Materials provided
** Start **

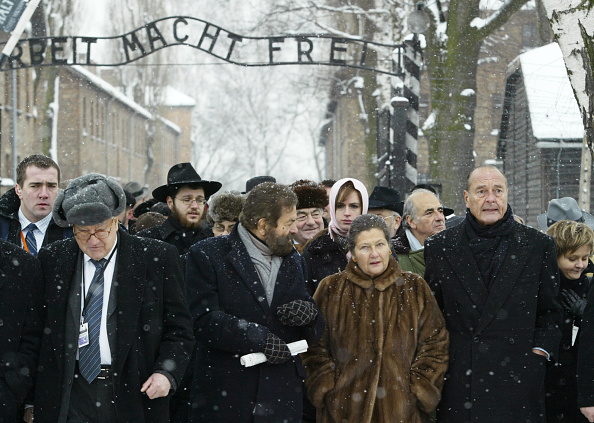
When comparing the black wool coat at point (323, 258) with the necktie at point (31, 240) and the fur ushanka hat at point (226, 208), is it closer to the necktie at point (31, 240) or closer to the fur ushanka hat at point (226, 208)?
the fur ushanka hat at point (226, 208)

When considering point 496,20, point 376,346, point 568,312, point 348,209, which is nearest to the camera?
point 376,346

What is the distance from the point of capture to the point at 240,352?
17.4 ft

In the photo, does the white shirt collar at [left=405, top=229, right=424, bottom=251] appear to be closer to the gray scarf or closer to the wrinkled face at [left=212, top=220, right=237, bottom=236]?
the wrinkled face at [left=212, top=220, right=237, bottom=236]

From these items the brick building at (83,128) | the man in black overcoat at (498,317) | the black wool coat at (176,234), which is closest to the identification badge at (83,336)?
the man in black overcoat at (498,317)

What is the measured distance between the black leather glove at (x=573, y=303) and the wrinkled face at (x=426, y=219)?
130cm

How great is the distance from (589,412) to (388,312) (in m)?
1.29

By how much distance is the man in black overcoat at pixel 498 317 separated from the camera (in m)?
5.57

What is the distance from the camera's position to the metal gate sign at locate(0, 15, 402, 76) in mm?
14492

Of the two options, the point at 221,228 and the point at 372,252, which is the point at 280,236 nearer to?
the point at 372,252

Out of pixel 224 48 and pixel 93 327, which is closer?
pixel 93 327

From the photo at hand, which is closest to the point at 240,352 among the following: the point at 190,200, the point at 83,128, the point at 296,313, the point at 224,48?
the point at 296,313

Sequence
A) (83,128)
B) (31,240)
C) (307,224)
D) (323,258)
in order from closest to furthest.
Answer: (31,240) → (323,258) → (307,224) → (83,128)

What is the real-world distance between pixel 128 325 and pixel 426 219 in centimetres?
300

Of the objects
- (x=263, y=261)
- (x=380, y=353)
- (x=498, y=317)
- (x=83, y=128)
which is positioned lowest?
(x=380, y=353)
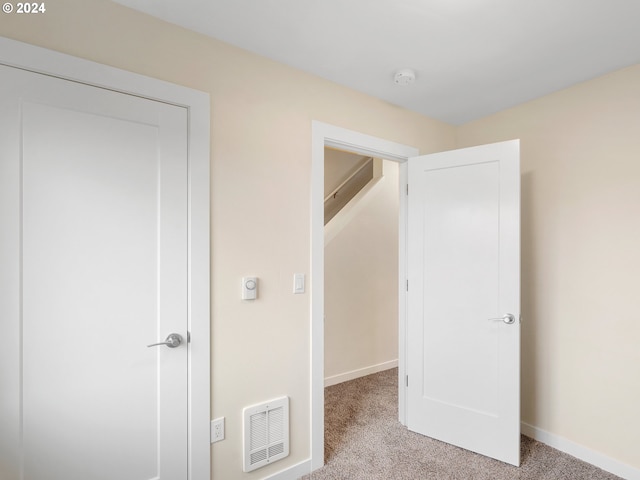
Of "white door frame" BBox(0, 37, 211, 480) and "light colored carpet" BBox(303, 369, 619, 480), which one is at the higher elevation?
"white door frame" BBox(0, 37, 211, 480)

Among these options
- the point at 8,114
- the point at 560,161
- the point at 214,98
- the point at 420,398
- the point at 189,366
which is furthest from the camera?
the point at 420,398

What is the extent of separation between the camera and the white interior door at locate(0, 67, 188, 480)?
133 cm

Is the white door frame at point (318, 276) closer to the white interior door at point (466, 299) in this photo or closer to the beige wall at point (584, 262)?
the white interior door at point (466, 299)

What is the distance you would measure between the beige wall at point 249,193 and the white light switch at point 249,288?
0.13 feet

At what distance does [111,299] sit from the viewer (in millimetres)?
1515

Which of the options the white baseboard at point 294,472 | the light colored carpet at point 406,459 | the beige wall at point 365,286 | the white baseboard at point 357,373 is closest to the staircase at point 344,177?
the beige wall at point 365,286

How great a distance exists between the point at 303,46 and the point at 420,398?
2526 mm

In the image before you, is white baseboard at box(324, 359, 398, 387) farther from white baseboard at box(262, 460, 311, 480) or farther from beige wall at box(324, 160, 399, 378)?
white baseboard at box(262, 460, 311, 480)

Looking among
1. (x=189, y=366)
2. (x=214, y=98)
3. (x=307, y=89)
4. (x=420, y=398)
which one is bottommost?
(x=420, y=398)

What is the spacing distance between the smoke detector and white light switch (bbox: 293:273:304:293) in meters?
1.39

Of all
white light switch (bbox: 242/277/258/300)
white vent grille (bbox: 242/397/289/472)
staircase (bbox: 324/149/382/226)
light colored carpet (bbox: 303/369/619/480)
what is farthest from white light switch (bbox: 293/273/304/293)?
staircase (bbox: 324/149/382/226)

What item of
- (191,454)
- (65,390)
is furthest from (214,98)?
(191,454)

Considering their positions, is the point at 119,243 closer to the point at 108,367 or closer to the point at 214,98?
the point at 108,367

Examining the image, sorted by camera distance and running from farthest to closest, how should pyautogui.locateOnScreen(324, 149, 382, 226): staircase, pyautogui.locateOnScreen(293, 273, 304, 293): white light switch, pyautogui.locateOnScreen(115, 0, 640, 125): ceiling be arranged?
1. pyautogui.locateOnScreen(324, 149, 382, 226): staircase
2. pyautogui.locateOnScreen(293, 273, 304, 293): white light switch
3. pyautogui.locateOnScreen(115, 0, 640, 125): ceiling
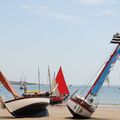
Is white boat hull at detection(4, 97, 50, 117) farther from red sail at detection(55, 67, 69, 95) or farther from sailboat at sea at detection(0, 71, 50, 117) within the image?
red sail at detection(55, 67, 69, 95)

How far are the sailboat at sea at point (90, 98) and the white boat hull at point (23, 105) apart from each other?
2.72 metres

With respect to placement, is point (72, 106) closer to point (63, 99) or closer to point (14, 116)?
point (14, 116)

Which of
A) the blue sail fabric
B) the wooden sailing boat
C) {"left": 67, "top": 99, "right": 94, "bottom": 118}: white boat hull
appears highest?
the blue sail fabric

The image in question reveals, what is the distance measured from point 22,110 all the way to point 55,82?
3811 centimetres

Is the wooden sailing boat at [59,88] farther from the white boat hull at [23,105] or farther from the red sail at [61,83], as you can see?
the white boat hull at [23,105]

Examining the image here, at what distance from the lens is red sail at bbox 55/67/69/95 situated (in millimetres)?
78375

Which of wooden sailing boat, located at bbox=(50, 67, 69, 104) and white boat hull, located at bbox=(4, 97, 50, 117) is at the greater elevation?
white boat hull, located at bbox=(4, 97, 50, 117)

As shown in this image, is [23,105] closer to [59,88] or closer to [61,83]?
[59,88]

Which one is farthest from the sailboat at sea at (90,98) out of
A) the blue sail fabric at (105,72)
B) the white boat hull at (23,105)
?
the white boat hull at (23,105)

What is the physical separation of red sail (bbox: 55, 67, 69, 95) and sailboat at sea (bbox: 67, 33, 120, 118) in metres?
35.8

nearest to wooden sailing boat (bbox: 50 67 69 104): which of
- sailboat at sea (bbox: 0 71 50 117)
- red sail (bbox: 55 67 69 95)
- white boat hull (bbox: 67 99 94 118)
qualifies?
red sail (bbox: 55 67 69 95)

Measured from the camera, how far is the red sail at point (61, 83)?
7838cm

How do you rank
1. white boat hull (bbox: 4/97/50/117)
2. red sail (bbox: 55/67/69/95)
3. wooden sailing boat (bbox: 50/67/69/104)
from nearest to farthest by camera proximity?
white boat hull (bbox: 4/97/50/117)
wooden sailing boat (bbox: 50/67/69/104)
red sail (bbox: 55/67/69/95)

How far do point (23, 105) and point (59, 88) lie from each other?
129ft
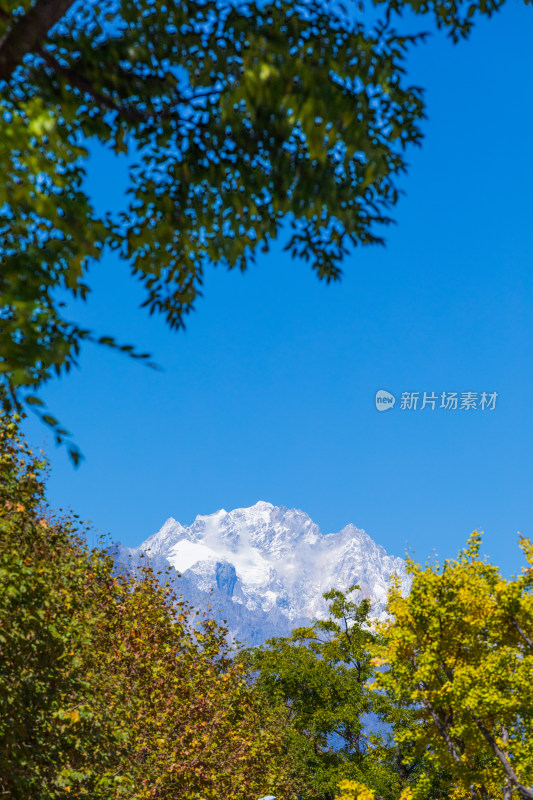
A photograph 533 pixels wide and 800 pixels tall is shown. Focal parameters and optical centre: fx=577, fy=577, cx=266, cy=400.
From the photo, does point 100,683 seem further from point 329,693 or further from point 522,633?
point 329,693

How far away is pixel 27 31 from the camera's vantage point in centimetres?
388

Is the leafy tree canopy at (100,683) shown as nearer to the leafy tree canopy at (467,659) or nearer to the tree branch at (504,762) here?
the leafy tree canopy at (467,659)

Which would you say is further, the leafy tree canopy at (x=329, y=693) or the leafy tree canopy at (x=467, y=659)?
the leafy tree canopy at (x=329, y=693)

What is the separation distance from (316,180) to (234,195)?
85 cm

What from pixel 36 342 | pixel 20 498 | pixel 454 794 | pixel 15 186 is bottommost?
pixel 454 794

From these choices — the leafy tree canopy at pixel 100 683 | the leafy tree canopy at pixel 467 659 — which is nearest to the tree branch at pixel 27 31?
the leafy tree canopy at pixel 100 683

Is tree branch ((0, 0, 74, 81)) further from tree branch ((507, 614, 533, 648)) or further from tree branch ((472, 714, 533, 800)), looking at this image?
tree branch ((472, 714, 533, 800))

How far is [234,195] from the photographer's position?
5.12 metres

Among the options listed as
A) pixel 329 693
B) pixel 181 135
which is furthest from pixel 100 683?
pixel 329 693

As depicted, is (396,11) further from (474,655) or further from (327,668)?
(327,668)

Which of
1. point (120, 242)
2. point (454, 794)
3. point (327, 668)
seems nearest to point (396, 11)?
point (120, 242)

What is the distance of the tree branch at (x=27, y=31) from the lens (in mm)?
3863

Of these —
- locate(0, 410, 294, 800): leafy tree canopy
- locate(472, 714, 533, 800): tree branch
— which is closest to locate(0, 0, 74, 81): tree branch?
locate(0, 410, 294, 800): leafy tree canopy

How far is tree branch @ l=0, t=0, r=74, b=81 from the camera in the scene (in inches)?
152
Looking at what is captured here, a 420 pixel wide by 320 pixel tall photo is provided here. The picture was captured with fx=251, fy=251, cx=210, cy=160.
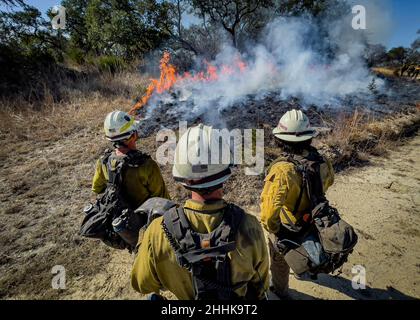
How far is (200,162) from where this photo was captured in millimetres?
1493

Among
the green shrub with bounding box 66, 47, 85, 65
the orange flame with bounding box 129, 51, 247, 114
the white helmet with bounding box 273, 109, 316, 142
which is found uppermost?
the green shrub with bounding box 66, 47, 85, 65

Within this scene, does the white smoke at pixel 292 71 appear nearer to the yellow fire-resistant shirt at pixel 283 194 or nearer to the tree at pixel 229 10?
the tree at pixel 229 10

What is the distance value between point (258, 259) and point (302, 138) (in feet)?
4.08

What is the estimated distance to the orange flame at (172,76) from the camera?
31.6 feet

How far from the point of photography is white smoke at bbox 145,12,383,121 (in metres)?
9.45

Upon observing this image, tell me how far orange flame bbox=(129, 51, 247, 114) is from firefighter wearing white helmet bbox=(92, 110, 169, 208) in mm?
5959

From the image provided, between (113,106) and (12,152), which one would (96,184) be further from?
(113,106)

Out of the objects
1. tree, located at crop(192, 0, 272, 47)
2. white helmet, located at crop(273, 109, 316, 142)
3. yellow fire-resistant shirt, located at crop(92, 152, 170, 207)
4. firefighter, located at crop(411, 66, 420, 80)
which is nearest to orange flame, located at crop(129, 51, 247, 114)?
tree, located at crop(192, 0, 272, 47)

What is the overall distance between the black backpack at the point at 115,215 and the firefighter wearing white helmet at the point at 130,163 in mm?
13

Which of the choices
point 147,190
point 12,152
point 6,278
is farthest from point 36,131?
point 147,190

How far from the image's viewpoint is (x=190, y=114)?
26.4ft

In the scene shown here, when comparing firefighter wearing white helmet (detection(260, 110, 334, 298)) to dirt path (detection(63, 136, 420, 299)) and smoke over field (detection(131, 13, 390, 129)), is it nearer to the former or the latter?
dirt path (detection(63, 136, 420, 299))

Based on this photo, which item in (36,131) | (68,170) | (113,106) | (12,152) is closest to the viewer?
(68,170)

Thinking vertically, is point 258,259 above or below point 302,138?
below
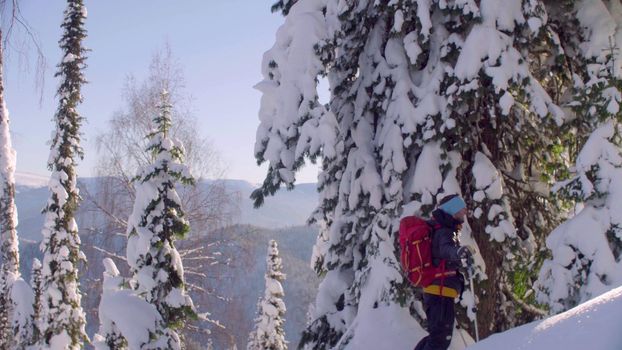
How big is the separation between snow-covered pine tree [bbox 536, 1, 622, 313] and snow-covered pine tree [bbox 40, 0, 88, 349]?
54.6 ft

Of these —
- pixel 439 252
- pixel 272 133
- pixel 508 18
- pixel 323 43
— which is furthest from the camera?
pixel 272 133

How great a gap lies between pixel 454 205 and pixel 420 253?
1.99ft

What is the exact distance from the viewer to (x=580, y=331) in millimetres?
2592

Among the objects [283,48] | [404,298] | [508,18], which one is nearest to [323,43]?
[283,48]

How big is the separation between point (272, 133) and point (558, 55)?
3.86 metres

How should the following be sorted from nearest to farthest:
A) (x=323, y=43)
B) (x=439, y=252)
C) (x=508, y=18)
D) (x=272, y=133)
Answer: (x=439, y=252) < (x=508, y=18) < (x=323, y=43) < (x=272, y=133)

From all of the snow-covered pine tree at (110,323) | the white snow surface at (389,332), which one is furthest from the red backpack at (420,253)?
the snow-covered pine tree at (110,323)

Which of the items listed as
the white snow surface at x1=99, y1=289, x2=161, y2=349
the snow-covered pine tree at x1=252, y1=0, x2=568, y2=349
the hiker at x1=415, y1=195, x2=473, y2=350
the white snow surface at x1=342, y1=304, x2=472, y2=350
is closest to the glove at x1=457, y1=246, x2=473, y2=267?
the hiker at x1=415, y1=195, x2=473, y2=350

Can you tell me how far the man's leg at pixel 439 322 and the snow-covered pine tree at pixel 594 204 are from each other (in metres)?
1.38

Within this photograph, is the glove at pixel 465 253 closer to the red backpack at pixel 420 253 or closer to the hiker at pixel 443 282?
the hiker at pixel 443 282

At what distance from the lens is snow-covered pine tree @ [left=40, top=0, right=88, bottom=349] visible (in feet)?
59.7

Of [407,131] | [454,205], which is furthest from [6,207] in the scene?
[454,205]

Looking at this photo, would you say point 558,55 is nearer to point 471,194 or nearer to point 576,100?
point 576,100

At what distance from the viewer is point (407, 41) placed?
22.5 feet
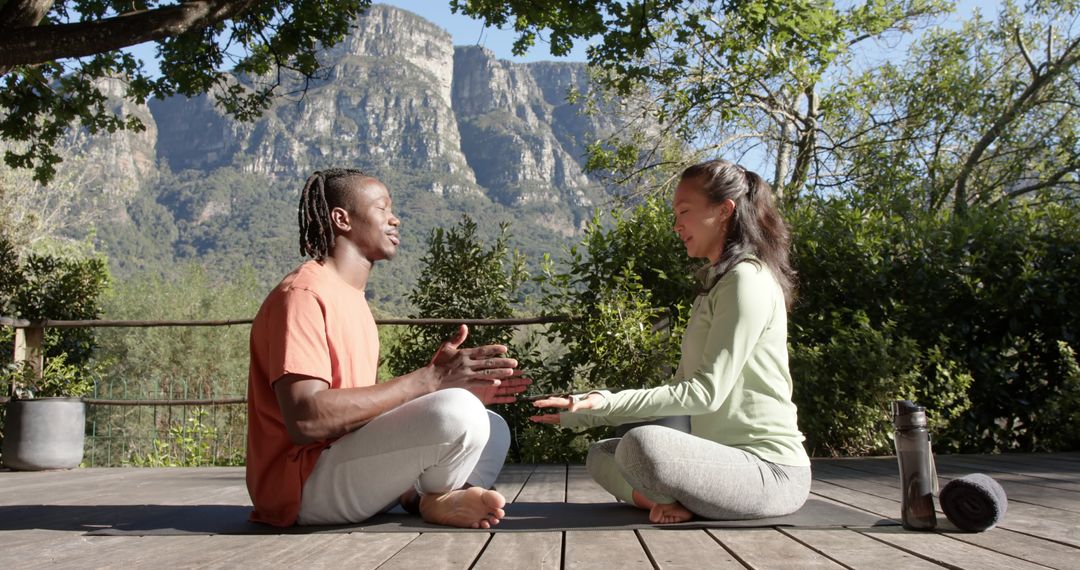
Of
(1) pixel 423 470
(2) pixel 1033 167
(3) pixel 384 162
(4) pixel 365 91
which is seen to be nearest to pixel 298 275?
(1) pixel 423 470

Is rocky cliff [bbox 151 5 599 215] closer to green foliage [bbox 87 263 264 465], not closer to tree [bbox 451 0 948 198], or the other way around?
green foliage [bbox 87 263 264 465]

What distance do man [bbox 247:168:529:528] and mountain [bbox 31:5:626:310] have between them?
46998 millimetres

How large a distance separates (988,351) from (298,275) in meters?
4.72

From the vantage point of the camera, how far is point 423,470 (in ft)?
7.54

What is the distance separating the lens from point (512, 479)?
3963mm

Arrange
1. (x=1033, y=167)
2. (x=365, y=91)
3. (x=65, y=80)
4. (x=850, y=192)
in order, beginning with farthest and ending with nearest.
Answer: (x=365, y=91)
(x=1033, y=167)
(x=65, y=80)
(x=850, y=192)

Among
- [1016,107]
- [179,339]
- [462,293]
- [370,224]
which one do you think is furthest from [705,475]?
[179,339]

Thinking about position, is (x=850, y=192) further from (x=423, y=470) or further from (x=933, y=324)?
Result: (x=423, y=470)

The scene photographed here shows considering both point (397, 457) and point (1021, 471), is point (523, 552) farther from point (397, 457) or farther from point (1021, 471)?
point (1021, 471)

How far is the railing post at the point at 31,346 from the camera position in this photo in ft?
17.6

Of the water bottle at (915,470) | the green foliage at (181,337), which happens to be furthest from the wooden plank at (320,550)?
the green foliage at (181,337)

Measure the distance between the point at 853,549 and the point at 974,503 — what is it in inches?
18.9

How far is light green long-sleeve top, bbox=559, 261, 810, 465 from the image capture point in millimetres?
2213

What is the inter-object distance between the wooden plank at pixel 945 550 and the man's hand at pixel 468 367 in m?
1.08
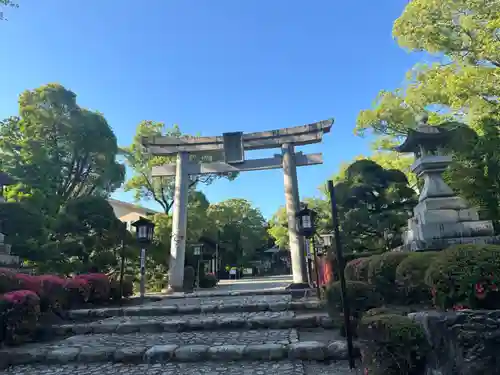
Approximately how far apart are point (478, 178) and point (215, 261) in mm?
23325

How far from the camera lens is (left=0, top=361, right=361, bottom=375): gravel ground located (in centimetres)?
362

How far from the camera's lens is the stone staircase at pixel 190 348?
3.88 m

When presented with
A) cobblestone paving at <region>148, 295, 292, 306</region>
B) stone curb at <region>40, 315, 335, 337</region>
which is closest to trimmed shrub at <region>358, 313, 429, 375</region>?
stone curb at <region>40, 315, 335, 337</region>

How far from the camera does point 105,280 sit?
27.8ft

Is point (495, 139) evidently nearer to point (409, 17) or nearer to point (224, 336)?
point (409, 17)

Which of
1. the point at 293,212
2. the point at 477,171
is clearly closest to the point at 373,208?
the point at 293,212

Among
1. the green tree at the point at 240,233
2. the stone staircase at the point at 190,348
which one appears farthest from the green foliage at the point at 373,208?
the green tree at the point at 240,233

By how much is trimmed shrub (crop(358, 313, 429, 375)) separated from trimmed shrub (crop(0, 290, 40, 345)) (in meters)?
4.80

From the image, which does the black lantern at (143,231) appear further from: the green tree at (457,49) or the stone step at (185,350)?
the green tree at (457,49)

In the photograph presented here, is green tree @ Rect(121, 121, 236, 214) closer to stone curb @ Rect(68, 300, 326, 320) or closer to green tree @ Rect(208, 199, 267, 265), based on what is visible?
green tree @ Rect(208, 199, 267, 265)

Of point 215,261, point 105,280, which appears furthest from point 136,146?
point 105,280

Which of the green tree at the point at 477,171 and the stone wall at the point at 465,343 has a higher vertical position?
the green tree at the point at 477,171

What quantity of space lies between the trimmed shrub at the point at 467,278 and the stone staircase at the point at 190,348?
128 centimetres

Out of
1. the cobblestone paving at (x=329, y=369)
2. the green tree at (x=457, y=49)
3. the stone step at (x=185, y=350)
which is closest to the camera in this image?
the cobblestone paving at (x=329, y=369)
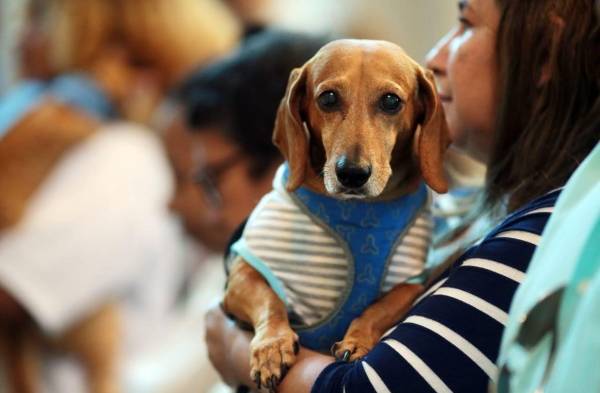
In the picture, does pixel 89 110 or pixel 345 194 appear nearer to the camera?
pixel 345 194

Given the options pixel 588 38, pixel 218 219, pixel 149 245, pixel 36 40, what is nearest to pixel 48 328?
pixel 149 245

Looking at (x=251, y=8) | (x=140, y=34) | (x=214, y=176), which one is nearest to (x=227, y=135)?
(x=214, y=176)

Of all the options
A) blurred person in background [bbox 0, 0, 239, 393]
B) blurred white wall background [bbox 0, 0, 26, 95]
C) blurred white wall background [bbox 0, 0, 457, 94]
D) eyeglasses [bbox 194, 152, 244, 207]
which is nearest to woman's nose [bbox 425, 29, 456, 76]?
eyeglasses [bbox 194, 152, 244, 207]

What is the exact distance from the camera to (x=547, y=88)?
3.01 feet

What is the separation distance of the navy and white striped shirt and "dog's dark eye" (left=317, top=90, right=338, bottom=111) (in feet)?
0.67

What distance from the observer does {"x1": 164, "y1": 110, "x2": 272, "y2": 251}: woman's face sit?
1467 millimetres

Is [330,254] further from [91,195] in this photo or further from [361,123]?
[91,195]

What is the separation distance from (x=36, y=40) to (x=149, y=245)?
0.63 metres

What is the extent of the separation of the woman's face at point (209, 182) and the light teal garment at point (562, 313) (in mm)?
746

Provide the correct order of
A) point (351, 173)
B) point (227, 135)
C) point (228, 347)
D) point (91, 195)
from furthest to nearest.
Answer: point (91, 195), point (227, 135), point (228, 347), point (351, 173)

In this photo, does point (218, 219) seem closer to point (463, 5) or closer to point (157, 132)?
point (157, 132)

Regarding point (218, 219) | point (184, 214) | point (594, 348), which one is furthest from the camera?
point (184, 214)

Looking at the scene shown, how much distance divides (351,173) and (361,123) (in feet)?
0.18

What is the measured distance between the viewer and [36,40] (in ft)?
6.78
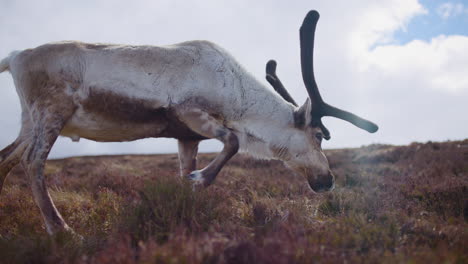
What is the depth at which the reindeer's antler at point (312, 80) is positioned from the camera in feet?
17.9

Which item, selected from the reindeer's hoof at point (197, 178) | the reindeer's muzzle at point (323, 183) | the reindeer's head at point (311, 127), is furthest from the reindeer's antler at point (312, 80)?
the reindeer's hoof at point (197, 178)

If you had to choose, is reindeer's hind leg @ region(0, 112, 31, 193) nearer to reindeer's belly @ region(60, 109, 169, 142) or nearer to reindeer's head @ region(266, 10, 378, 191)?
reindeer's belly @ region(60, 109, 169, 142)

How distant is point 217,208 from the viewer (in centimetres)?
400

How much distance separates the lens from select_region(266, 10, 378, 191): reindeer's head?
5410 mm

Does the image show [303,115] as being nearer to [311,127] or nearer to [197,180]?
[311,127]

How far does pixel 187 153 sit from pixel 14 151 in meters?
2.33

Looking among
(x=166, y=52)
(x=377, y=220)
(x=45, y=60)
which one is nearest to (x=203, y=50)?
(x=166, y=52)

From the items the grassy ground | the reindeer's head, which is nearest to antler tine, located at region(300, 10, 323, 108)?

** End **

What is required
Repeat, without change, each line of the data above from the one that contains "Which item, selected" through the final line, counting both.

Written solution
Which item, selected from the reindeer's hoof at point (197, 178) | the reindeer's muzzle at point (323, 183) | the reindeer's head at point (311, 127), is furthest from the reindeer's antler at point (312, 80)?
the reindeer's hoof at point (197, 178)

If you had to choose, is reindeer's hind leg @ region(0, 112, 31, 193) nearer to reindeer's belly @ region(60, 109, 169, 142) or nearer to reindeer's head @ region(266, 10, 378, 191)?
reindeer's belly @ region(60, 109, 169, 142)

How distant is point 217,208 from the viewer (in centimetres)?
400

How much distance separates the lens from select_region(266, 10, 378, 191): reindeer's head?
5410 mm

Does the image show [303,115] as being nearer to [311,127] or nearer to [197,180]?
[311,127]

How far does pixel 187 153 sit from pixel 14 151 in meters?
2.33

Looking among
(x=166, y=52)
(x=377, y=220)
(x=45, y=60)
which one is nearest to (x=203, y=50)?
(x=166, y=52)

From the items the grassy ground | the reindeer's head, which is nearest to antler tine, located at region(300, 10, 323, 108)?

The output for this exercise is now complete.